Foi de espantar o brasileiro quando noticiado que o Brasil, passando por uma intensa crise energética iria doar uma usina térmica à Bolívia. Como assim, o nosso país, que está precisando de energia irá dar uma usina para os bolivianos? Isso é o que em um primeiro momento pareceu com a leitura superficial ou tendenciosa. A relação, entretanto, é bem mais complexa.
O Brasil realmente doará a tal usina térmica Rio Madeira ao presidente Evo Morales?
Sim, isso é inegável. A princípio será uma concessão por empréstimo de 10 anos renováveis, contudo, é nítido que os gastos de devolução da usina ao Brasil em caso de não-renovação seriam tão altos que não compensaria e ficaria por isso mesmo.
Por que tal ação?
Como se sabe, o Brasil, com um governo dito de esquerda, tem se aproximado de outros países com o mesmo viés político, principalmente quando o assunto é América do Sul. Deste modo, a presidenta Dilma promoveu uma "política de boa vizinhança" com a Venezuela, o Uruguai e, no caso, a Bolívia.
Tal doação foi solicitada pelo presidente Evo Morales em um encontro entre os dois presidentes na Cúpula da Comunidade de Estados Latino-americanos (Celac) e como "bom vizinho" o governo federal aprovou.
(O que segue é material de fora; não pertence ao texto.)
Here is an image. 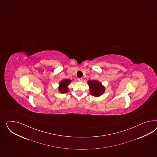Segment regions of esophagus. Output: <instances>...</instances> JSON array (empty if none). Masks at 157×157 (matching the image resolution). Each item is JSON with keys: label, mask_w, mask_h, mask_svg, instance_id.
Listing matches in <instances>:
<instances>
[{"label": "esophagus", "mask_w": 157, "mask_h": 157, "mask_svg": "<svg viewBox=\"0 0 157 157\" xmlns=\"http://www.w3.org/2000/svg\"><path fill=\"white\" fill-rule=\"evenodd\" d=\"M78 81H80V82H81V81H82V78H78Z\"/></svg>", "instance_id": "1"}]
</instances>
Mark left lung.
Here are the masks:
<instances>
[{
  "label": "left lung",
  "mask_w": 157,
  "mask_h": 157,
  "mask_svg": "<svg viewBox=\"0 0 157 157\" xmlns=\"http://www.w3.org/2000/svg\"><path fill=\"white\" fill-rule=\"evenodd\" d=\"M89 85L90 94L94 97H98L103 94L105 88L98 81L89 80L88 81Z\"/></svg>",
  "instance_id": "left-lung-1"
}]
</instances>
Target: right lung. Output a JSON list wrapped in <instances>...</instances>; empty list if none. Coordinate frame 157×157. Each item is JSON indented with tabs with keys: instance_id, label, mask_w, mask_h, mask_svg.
<instances>
[{
	"instance_id": "right-lung-1",
	"label": "right lung",
	"mask_w": 157,
	"mask_h": 157,
	"mask_svg": "<svg viewBox=\"0 0 157 157\" xmlns=\"http://www.w3.org/2000/svg\"><path fill=\"white\" fill-rule=\"evenodd\" d=\"M71 81H72L71 80H67V79L61 81L59 82V86L58 88L59 91L62 94L67 92L68 90H69L67 88V85L71 83Z\"/></svg>"
}]
</instances>
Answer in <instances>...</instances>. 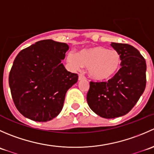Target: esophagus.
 <instances>
[{
	"instance_id": "obj_1",
	"label": "esophagus",
	"mask_w": 154,
	"mask_h": 154,
	"mask_svg": "<svg viewBox=\"0 0 154 154\" xmlns=\"http://www.w3.org/2000/svg\"><path fill=\"white\" fill-rule=\"evenodd\" d=\"M78 80H86V77L83 75V74H79L78 77Z\"/></svg>"
}]
</instances>
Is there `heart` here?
<instances>
[{"instance_id":"heart-1","label":"heart","mask_w":154,"mask_h":154,"mask_svg":"<svg viewBox=\"0 0 154 154\" xmlns=\"http://www.w3.org/2000/svg\"><path fill=\"white\" fill-rule=\"evenodd\" d=\"M67 61L74 69L86 66L90 77L96 81L105 82L112 79L120 71L122 57L120 53L103 46L81 50L78 55L70 52Z\"/></svg>"}]
</instances>
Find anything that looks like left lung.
Instances as JSON below:
<instances>
[{"instance_id":"1","label":"left lung","mask_w":154,"mask_h":154,"mask_svg":"<svg viewBox=\"0 0 154 154\" xmlns=\"http://www.w3.org/2000/svg\"><path fill=\"white\" fill-rule=\"evenodd\" d=\"M110 45L120 53V71L108 82H90L87 103L97 116L115 119L127 114L136 105L146 86L147 66L144 57L133 46L112 42Z\"/></svg>"}]
</instances>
Qual a situação da usina Rio Madeira?
Atualmente, a usina que abasteceu os estados de Rondônia e Acre durante 20 anos não é utilizada, haja visto que está extremamente sucateada e é uma das que produz o megawatt mais caro do país, segundo a Agência Nacional de Energia Elétrica (Aneel). Sabendo disso, o governo federal, por meio do Ministério de Minas e Energia, fará a doação com uma reforma que custará R$60 milhões (apenas em termo de comparação, o estádio "elefante branco" Mané Garrincha custou absurdos U$830 milhões).
Mas por que não reformá-la para o nosso uso? O que o Brasil ganha com isso?
Promovendo tal política de "boa vizinhança" o Brasil pretende garantir uma boa vontade de Evo. A Bolívia é hoje o maior fornecedor de gás ao Brasil, o qual abastece diversas usinas no país. Sabendo que o preço do metro cúbico tende a aumentar mais uma vez, a presidenta pretende com a "boa ação" ganhar uma redução do preço em troca.
Ademais, está nos planos do Ministério de Minas e Energia construir uma usina hidrelétrica binacional na fronteira entre os dois países, aos moldes do que foi feito com a usina de Itaipu. Tal construção provavelmente abastecerá muito mais famílias do que a sucateada Rio Madeira.
Tal medida seria de extrema utilidade ainda para limpar a imagem brasileira com os vizinhos após o diplomata Eduardo Sabóia facilitar a fuga do senador boliviano Roger Pinto Molina, que se escondia na embaixada brasileira com medo de ser condenado por corrupção.
Agora em minhas palavras, acho importante não fazer o leitor mudar de ideia acerca de tal doação, afinal, uma política de "boa vizinhança" seria mais interessante com países que podem proporcionar mais ao Brasil. O intuito, na verdade, é esclarecer os fatos, haja visto que foram noticiados com extrema parcialidade e com manchetes tendenciosas. Espero ser bem compreendido.